— Start Source document —
Accordingly, it is an objective of this invention to provide an adjustable lie putter, in which the angle chosen between the putter shaft and the putter head is a rigidly fixed position, but a position which can be changed.
It is an additional object of this invention to provide a way to insure that the angle between the putter shaft and the putter head meets the U.S.G.A. requirement that it be greater than 10 degrees.
It is a further objective of the invention to provide a putter shaft in which the striking face of the putter is adjustable for negative loft, positive loft, mass, and the degree of friction between the striking face and the golf ball.
It is a further objective of the invention to provide a striking surface which is supported at its two ends, but free to flex in its middle.
Additional objects, advantages and novel features of the invention will be set forth in part in the description as follows, and in part will become apparent to those skilled in the art upon examination of the following, or may be learned by practice of the invention. The objects and advantages of the invention may be realized and attained by means of the instrumentalities and combinations particularly pointed out in the appended claims.
These and other objects are achieved through the use of an adjustable golf putter which has a golf club shaft with a first end for attachment to the putter head and a second end for gripping by the golfer. The golf putter has a putter head body with a front surface, for attachment to the golf club shaft. The golf putter also has a shaft attachment means for attaching the shaft to the putter head body. This means of attachment allows the shaft to be removed from the putter head, and allows the angle between the golf club shaft and the golf club putter head to be adjusted. An array of angle selection notches is provided on the first end of the shaft. These angle selection notches correspond to a variety of angles between the shaft and the putter head body. Choice of an angle selection notch selects an angle between the angle between the putter shaft and the putter head body and holds it at that angle in a positive manner. Also included in the golf putter is a shaft angle selection tooth. This tooth engages an angle selection notch and positions the putter head in relation to the putter shaft at the chosen angle.
— End Source document —
→ **Written task**
Update the adjustable putter text from "It is an additional" to "than 10 degrees.", replacing "insure" with "ensure".
— Start Supplied material —
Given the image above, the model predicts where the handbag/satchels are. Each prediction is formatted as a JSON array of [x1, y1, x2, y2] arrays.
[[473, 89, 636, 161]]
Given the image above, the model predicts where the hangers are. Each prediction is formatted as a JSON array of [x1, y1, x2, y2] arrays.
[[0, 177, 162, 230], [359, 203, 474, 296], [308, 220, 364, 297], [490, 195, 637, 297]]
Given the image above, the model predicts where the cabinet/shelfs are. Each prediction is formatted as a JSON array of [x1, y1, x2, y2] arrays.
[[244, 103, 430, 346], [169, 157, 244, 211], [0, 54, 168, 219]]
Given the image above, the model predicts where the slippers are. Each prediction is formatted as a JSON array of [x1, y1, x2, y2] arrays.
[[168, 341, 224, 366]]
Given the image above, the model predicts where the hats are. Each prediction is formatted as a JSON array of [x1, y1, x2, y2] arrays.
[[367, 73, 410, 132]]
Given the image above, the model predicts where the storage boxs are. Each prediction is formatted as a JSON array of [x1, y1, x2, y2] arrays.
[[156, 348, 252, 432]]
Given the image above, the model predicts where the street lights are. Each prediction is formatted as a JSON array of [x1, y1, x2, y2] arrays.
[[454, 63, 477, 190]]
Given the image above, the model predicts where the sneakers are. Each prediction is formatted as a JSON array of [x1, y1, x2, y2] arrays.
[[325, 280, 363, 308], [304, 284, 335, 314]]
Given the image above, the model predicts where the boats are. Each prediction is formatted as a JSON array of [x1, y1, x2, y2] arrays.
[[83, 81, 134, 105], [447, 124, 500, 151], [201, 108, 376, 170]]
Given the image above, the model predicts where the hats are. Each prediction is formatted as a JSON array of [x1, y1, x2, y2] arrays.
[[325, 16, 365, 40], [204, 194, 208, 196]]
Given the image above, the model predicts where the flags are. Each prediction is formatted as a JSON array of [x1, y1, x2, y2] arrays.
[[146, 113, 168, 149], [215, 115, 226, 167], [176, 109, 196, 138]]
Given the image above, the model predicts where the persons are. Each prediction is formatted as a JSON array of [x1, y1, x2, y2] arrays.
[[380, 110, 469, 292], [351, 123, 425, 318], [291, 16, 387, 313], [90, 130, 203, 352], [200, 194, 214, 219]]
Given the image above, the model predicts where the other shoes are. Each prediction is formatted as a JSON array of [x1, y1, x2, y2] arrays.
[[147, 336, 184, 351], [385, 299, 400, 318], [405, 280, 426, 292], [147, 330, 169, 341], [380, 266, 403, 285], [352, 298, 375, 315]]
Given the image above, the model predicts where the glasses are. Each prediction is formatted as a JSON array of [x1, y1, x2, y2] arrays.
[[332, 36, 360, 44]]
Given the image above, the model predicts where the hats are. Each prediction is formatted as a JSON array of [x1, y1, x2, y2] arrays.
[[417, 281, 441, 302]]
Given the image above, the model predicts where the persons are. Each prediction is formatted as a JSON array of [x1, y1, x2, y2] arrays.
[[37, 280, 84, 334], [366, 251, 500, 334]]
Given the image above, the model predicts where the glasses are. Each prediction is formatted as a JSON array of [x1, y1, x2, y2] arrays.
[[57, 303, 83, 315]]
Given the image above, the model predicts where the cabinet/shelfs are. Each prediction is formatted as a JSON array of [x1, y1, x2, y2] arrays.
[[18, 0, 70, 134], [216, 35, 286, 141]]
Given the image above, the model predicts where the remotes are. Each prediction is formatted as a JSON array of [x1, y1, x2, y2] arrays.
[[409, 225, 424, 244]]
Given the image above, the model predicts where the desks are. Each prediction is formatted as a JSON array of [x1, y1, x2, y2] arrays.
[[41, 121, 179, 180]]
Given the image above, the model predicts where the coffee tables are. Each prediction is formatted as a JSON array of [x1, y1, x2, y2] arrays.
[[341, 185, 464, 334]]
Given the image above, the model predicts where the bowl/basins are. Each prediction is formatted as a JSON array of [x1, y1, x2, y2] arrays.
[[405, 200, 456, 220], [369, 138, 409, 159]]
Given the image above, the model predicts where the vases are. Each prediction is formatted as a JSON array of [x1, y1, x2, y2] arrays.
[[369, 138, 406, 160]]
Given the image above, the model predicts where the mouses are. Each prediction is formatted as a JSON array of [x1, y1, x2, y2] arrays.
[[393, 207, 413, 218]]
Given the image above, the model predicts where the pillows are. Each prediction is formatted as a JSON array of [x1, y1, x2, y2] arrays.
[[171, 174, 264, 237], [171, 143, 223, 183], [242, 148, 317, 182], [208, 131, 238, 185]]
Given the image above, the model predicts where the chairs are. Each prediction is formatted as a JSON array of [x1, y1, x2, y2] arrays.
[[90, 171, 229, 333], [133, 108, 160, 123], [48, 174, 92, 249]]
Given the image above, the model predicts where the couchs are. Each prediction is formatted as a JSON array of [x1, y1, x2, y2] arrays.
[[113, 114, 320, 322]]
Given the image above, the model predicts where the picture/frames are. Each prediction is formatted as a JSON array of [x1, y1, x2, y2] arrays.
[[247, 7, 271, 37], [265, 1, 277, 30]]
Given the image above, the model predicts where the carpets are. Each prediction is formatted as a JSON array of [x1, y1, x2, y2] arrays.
— End Supplied material —
→ **Written answer**
It is an additional object of this invention to provide a way to ensure that the angle between the putter shaft and the putter head meets the U.S.G.A. requirement that it be greater than 10 degrees.